## [Exercise requirements]
Could you return every one of the items below verbatim, line for line, with nothing changed?

## [Material provided]
»»

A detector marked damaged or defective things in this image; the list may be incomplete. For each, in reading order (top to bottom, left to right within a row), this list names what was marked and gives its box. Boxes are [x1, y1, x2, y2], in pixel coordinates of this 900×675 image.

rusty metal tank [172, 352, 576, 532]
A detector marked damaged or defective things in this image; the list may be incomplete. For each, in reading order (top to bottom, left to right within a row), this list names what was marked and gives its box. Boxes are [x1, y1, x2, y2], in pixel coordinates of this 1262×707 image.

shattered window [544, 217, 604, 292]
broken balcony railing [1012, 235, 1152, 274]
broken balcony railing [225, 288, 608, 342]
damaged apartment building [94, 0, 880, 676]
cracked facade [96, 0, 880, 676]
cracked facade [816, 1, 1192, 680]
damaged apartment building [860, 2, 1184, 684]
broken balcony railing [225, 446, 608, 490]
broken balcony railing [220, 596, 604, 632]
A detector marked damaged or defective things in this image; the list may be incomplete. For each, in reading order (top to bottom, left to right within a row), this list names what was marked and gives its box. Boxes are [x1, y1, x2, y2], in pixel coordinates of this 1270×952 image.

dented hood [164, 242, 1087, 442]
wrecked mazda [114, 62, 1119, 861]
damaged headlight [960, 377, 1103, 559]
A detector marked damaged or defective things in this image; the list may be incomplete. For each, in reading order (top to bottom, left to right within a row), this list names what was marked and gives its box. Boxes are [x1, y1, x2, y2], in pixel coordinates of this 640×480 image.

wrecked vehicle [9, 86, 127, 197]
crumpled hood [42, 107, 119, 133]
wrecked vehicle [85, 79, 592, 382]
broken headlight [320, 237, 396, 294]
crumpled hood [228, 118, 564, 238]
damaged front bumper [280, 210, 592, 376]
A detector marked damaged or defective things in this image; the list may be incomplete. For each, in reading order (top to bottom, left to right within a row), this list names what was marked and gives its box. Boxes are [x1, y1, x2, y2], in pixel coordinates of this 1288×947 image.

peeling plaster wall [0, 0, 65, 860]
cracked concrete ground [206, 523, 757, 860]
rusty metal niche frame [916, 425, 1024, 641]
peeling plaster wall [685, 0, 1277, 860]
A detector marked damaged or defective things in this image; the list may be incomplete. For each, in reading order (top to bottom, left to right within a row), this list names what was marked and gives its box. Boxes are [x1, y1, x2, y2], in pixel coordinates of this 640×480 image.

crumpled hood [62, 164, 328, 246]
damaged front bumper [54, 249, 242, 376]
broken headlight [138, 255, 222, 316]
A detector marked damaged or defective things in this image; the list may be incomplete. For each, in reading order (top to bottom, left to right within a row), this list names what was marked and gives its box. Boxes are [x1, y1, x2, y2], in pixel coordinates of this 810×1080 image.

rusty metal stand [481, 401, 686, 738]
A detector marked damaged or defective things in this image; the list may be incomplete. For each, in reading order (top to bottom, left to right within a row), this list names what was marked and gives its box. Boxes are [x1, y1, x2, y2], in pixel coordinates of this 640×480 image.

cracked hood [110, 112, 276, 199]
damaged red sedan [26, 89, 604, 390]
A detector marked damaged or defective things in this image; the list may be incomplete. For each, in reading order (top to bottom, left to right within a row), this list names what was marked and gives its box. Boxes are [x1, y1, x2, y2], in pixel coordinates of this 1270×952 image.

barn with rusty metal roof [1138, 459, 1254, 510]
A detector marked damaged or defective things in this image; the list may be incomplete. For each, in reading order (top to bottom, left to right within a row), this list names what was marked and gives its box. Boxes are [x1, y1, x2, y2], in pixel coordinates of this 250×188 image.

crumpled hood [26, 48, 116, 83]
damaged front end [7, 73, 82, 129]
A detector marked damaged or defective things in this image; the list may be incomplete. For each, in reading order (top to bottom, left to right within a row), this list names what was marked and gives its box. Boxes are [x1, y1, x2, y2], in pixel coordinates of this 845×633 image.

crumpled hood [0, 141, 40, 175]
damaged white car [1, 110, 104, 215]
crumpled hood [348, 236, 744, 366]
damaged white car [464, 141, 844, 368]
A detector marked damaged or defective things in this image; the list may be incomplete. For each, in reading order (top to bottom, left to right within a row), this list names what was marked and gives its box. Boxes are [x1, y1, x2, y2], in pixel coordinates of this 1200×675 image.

««

## [Written answer]
A detector marked damaged or defective things in this image; the list may be incomplete. For each, in reading order (top to bottom, left to right within a row), this list names what was marked and gives its box. Boxes are [x1, y1, x2, y2], in pixel coordinates of this 900×675 image.

rusty metal tank [172, 352, 576, 532]
A detector marked damaged or defective things in this image; the list may be incomplete. For each, in reading order (top to bottom, left to right within a row), this list names what was marked and gives its box. Boxes are [x1, y1, x2, y2], in pixel coordinates of this 1262×707 image.

shattered window [544, 217, 604, 292]
broken balcony railing [1012, 235, 1152, 274]
broken balcony railing [225, 288, 608, 342]
damaged apartment building [94, 0, 880, 676]
cracked facade [96, 0, 880, 676]
cracked facade [816, 1, 1192, 680]
damaged apartment building [860, 2, 1184, 684]
broken balcony railing [225, 446, 608, 490]
broken balcony railing [220, 596, 604, 632]
A detector marked damaged or defective things in this image; the list may be incomplete. For each, in reading order (top to bottom, left to right within a row), this list names what was marked and gives its box. Boxes are [x1, y1, x2, y2], in pixel coordinates of this 1270×952 image.

dented hood [164, 242, 1087, 442]
wrecked mazda [114, 62, 1119, 861]
damaged headlight [960, 377, 1103, 559]
A detector marked damaged or defective things in this image; the list may be incomplete. For each, in reading order (top to bottom, left to right within a row), this list names what was marked and gives its box. Boxes are [x1, y1, x2, y2], in pixel coordinates of this 640×480 image.

wrecked vehicle [9, 86, 127, 197]
crumpled hood [42, 107, 119, 133]
wrecked vehicle [85, 79, 592, 382]
broken headlight [320, 237, 396, 294]
crumpled hood [228, 118, 564, 238]
damaged front bumper [280, 210, 592, 376]
A detector marked damaged or defective things in this image; the list may be incomplete. For each, in reading order (top to bottom, left to right within a row), this list names what was marked and gives its box. Boxes are [x1, y1, x2, y2], in pixel coordinates of this 1288×947 image.

peeling plaster wall [0, 0, 65, 860]
cracked concrete ground [206, 523, 757, 860]
rusty metal niche frame [916, 425, 1024, 641]
peeling plaster wall [685, 0, 1277, 860]
A detector marked damaged or defective things in this image; the list may be incomplete. For each, in reading order (top to bottom, left to right within a row), this list names what was marked and gives its box. Boxes are [x1, y1, x2, y2], in pixel coordinates of this 640×480 image.

crumpled hood [62, 164, 328, 246]
damaged front bumper [54, 249, 242, 376]
broken headlight [138, 255, 222, 316]
A detector marked damaged or defective things in this image; the list may be incomplete. For each, in reading order (top to bottom, left to right within a row), this list names what was marked and gives its box. Boxes are [x1, y1, x2, y2], in pixel coordinates of this 810×1080 image.

rusty metal stand [481, 401, 686, 738]
A detector marked damaged or defective things in this image; the list may be incomplete. For each, in reading order (top to bottom, left to right within a row), this list names what was marked and gives its box. Boxes are [x1, y1, x2, y2], in pixel coordinates of this 640×480 image.

cracked hood [110, 112, 276, 199]
damaged red sedan [26, 89, 604, 390]
A detector marked damaged or defective things in this image; the list may be incomplete. For each, in reading order (top to bottom, left to right within a row), this list names what was marked and gives its box. Boxes are [x1, y1, x2, y2], in pixel coordinates of this 1270×952 image.

barn with rusty metal roof [1138, 459, 1254, 510]
A detector marked damaged or defective things in this image; the list may be incomplete. For each, in reading order (top to bottom, left to right within a row), this list names what was marked and gives its box. Boxes are [x1, y1, x2, y2], in pixel coordinates of this 250×188 image.

crumpled hood [26, 48, 116, 83]
damaged front end [7, 73, 82, 129]
A detector marked damaged or defective things in this image; the list may be incomplete. For each, in reading order (top to bottom, left to right within a row), this list names what was marked and gives its box. Boxes are [x1, y1, x2, y2], in pixel coordinates of this 845×633 image.

crumpled hood [0, 141, 40, 175]
damaged white car [1, 110, 104, 215]
crumpled hood [348, 236, 744, 366]
damaged white car [464, 141, 844, 368]
A detector marked damaged or defective things in this image; the list may be incomplete. For each, in reading order (top to bottom, left to right within a row), this list names what was marked and gives its box. Boxes are [x1, y1, x2, y2], in pixel coordinates of this 1200×675 image.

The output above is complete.